This is a draft from a book chapter on data journalism (the first, on gathering data, is here). I’d really appreciate any additions or comments you can make – particularly around ways of spotting stories in data, and mistakes to avoid.
“One of the most important (and least technical) skills in understanding data is asking good questions. An appropriate question shares an interest you have in the data, tries to convey it to others, and is curiosity-oriented rather than math-oriented. Visualizing data is just like any other type of communication: success is defined by your audience’s ability to pick up on, and be excited about, your insight.” (Fry, 2008, p4)
Once you have the data you need to see if there is a story buried within it. The great advantage of computer processing is that it makes it easier to sort, filter, compare and search information in different ways to get to the heart of what – if anything – it reveals.
The first stage in this process, then, is making sure the data is in the right format to be interrogated. Quite often this will be a spreadsheet or CSV (comma-separated values) file. If your information is in a PDF you will not be able to do a great deal with it other than re-type the values into a new spreadsheet (making sure to check you have not made any errors). A Word or Powerpoint document is likely to require the same work.
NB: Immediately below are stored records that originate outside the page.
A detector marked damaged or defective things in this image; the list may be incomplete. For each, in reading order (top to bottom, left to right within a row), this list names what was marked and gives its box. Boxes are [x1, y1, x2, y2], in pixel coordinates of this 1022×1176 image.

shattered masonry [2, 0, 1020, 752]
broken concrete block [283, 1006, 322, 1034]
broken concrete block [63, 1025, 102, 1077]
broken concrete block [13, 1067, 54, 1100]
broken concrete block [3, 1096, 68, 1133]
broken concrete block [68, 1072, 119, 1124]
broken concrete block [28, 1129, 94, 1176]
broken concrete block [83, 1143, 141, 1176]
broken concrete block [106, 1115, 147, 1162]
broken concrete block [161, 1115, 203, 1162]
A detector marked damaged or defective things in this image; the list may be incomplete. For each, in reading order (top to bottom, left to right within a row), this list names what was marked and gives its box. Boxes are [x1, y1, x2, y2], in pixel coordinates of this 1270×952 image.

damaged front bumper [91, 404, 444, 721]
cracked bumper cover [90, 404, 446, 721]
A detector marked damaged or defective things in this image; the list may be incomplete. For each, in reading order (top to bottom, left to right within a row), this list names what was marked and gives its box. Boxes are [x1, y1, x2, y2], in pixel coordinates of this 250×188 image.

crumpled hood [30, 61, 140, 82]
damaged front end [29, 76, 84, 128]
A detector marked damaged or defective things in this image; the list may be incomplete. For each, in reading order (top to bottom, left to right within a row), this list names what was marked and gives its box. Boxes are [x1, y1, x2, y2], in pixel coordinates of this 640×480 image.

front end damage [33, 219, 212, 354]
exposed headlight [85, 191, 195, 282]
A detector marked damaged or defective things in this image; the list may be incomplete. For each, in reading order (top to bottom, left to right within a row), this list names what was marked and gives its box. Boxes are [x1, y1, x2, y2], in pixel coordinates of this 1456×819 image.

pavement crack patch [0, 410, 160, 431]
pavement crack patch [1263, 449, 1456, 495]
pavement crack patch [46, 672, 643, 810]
If the information is already online you can sometimes ‘scrape’ it – that is, automatically copy the relevant information into a separate document. How easy this is to do depends on how structured the information is. A table in a Wikipedia entry, for example, can be ‘scraped’ into a Google spreadsheet relatively easily (Tony Hirst gives instructions on how to do this at http://ouseful.wordpress.com/2008/10/14/data-scraping-wikipedia-with-google-spreadsheets/) and an online CSV file and certain other structured data can be scraped with Yahoo! Pipes (see below for more on using Yahoo! Pipes) but most scraping will involve programming (the online tool ScraperWiki provides one environment to help you do this).
Insert: Cleaning up data
Whether you have been given data, had to scrape it, or copied it manually, you will probably need to clean it up. All sorts of things can ‘dirty’ your data, from misspellings and variations in spelling, to odd punctuation, mixtures of numbers and letters, unnecessary columns or rows, and more. Computers, for example, will see ‘New Town’, ‘Newtown’ and ‘newtown’ as three separate towns when they may be one.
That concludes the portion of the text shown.